→ **Short task 1**
Count the lines in the rows below that contain the string "pendant", treating uppercase and lowercase as different, and give only that number.

→ **Passage shown**
○ ○ ○ ○

The absence of any fresh diplomatic strategy, however, was notable at his confirmation hearing last week.
“John Kerry is on top of his brief and highly capable but doesn’t appear to have new ideas for how to deal with the toughest problems America faces: Iran, Pakistan, maritime security in Asia,” says Thomas Wright, a fellow at the Brookings Institute in Washington DC.
“We should expect steadiness but no major breakthroughs.”
In Obama’s second term Kerry must attempt to thwart Iran’s nuclear ambitions, handle an erratic nuclear power in North Korea, work with the economic might of China and broker an end to the Syrian conflict.
“The US has stayed out of the Syrian civil war till now but Kerry will have to deal with the future of Syria once Assad is gone,” says Wright.
“A post-Assad Syria will pose incredibly difficult challenges: how to stop mass killings of minorities, preventing a wider war that draws in the region and destabilises Jordan, and denying terrorists access to chemical weapons.
“He will need to work with Russia and western Europe, and convince the president to engage more than he has to date.”
Kerry must also address the growing threat from militants and the emergence of al-Qaeda-linked groups in north Africa, now armed with the former Libyan weaponry dispersed across the region after the fall of Gadafy.
This week the US signed an agreement with Niger, allowing the country to run US troops out of that country and opening another large diplomatic front for Kerry.
Hillary Clinton’s record as secretary of state was mixed, despite a gruelling workload of almost a million miles travelled and 112 countries visited in four years.
Given the weakened influence of the US abroad after more than a decade of war, Clinton’s successor will struggle to score any major diplomatic victories as Kerry tries to fulfil Obama’s second-term goal of steering the US away from “perpetual war”.

○ ○ ○ ○

→ **Short task 2**
Reproduce the passage about John Kerry word for word, beginning at the words "This week the" and stopping after "in four years.".

○ ○ ○ ○

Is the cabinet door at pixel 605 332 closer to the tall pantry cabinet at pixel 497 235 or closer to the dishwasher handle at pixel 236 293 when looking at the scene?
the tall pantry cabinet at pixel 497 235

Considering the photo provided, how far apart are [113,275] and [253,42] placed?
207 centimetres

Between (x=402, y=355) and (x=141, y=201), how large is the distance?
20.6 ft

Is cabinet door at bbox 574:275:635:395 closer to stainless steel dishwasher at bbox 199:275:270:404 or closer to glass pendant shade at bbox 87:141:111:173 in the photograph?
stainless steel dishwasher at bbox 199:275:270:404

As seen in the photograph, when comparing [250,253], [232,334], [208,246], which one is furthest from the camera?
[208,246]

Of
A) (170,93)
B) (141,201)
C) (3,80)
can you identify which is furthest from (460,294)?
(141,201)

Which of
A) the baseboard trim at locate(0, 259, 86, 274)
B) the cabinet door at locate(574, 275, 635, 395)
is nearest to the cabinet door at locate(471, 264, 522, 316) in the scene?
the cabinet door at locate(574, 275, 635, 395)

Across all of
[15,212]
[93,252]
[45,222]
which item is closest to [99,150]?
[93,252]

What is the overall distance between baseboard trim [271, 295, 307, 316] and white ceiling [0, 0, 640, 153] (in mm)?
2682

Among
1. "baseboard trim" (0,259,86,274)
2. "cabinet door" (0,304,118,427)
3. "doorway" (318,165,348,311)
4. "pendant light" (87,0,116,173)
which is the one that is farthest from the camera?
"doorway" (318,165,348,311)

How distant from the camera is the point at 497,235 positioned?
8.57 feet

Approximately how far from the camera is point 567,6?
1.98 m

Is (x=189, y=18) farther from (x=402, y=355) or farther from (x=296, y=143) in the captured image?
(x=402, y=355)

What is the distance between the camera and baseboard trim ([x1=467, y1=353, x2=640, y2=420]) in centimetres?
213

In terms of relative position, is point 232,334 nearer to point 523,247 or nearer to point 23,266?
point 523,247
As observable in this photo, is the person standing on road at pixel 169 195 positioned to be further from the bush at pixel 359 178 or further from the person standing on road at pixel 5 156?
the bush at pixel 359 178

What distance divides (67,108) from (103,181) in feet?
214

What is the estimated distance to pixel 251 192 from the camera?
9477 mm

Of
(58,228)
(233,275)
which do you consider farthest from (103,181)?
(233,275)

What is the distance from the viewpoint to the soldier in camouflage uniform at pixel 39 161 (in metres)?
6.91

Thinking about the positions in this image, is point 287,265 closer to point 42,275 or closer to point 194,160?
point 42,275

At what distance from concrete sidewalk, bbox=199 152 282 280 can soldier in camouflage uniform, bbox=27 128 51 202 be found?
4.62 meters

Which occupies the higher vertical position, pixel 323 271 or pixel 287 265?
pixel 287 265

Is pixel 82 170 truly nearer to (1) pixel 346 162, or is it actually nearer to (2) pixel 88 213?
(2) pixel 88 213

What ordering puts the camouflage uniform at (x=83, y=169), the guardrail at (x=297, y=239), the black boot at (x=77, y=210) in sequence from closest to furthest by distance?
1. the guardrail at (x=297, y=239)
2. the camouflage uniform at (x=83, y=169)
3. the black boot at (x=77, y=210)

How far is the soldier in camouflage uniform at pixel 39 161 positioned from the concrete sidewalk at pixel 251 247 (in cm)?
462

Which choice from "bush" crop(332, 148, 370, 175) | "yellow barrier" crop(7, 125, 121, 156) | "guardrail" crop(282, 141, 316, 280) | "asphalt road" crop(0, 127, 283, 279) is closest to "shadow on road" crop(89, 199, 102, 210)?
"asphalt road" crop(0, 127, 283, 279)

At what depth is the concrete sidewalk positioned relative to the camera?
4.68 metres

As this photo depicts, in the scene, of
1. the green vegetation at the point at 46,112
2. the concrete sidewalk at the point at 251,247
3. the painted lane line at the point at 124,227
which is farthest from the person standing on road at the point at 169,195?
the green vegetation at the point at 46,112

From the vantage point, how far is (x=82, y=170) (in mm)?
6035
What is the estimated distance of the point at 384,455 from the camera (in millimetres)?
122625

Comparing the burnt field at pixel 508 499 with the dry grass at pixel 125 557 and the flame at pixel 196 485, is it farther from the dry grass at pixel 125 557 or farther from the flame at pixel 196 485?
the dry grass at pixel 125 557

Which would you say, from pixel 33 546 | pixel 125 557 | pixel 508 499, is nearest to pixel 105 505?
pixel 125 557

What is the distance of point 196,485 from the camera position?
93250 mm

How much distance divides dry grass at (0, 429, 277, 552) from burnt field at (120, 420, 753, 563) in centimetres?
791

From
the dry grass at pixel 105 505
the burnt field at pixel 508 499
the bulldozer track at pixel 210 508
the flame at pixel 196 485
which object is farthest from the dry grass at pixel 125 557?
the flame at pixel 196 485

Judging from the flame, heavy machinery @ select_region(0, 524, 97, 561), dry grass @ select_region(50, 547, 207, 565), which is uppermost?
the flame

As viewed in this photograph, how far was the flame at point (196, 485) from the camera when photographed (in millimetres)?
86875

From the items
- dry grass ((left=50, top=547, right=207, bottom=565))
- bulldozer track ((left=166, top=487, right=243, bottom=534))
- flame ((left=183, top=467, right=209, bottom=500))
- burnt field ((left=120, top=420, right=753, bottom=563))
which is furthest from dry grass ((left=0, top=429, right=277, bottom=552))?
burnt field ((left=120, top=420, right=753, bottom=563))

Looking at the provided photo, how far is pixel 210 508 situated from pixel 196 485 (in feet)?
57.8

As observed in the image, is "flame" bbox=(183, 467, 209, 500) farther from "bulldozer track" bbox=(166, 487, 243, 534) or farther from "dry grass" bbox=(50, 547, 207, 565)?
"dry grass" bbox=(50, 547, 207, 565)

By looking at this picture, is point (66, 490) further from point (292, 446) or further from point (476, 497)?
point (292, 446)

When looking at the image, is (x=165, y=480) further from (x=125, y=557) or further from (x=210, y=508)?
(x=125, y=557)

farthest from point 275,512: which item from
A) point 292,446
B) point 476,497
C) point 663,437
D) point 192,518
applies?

○ ○ ○ ○

→ **Correct response 1**
2

→ **Correct response 2**
This week the US signed an agreement with Niger, allowing the country to run US troops out of that country and opening another large diplomatic front for Kerry.
Hillary Clinton’s record as secretary of state was mixed, despite a gruelling workload of almost a million miles travelled and 112 countries visited in four years.